The public trust recommendations for the Delta are the hub of public policy, and the agencies are circling around it. To resuscitate the system, scientific research indicates the need to increase river flows and decrease Delta water consumption by nearly 50 percent, or 13.7 to 14.6 million-acre feet. Those recommendations are supposed to play a primary role in water planning and policy—and to some extent they have.
In July, when Brown made his public announcement, he endorsed a 55-page joint set of agency recommendations for the BDCP. The latest version includes a smaller intake system and no guaranteed export amount; instead, continued scientific studies over the 15-year construction period will determine whether exports are higher or lower than they are today. But notably, the joint recommendations also state: “Only a small percentage of research in the Bay Delta is controversial.”
Right now, what keeps the Delta ecosystem intact are court-ordered flow criteria. The current rulings limit south of Delta exports to an average of 4.9 million acre-feet. If you applied the public trust recommendations exports would drop to 3.7 to 3.9 million acre-feet, about 25 percent.
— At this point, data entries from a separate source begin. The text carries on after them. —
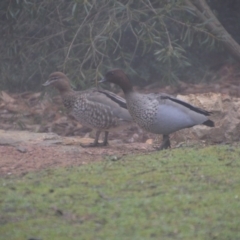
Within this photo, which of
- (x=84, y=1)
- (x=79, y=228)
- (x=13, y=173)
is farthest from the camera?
(x=84, y=1)

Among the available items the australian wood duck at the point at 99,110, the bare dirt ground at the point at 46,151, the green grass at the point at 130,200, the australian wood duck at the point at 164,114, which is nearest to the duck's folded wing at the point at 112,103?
the australian wood duck at the point at 99,110

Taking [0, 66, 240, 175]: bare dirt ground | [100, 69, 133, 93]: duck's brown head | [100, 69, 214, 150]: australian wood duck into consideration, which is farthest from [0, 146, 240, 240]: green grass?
[100, 69, 133, 93]: duck's brown head

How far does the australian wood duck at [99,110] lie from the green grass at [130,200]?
1.82 m

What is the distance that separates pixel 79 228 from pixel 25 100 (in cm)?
823

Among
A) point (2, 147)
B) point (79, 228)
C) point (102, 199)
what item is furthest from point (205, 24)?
point (79, 228)

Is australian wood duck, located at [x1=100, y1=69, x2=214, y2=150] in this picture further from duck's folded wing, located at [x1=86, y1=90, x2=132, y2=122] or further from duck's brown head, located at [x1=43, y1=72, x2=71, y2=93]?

That also means that the rest of the state, including cities, irrigation districts and farms, would have to reduce use and put water back into the system.
What would we gain?
Winternitz explains, “The species we are concerned about evolved in the habitats we need to restore. Those ecosystem processes, which provide for water quality and other important benefits, are the same ones that we humans need. And that’s why there is this whole effort to get these species turned around. If we can repair their world, we can repair our world. We’ll have better air, better places to swim and play, better places to live. It’s really our own system that we are trying to clean up.”
But can California clean up? The quick and easy answer is yes. With water recycling, conservation, efficient technology and better water management, California can meet the needs of the environment, agriculture and a growing population. There is a mountain of data, coming from nearly every water agency, suggesting that improvements can be made. Conservation is the cheapest and easiest way to create to a new supply. There is more new potential water from these investments than California regularly exports from the Delta, and they come without the damage to fish or farmers.
But the long hard truth is that change is difficult.
Stanislaus County Supervisor Jim DeMartini knows first-hand just how difficult. In his office in Modesto, just south of the Delta, pictures of George W. Bush, Ronald Reagan and Arnold Schwarzenegger hang from the walls. DeMartini is a Republican farmer pushing to preserve prime farmland from sprawling development.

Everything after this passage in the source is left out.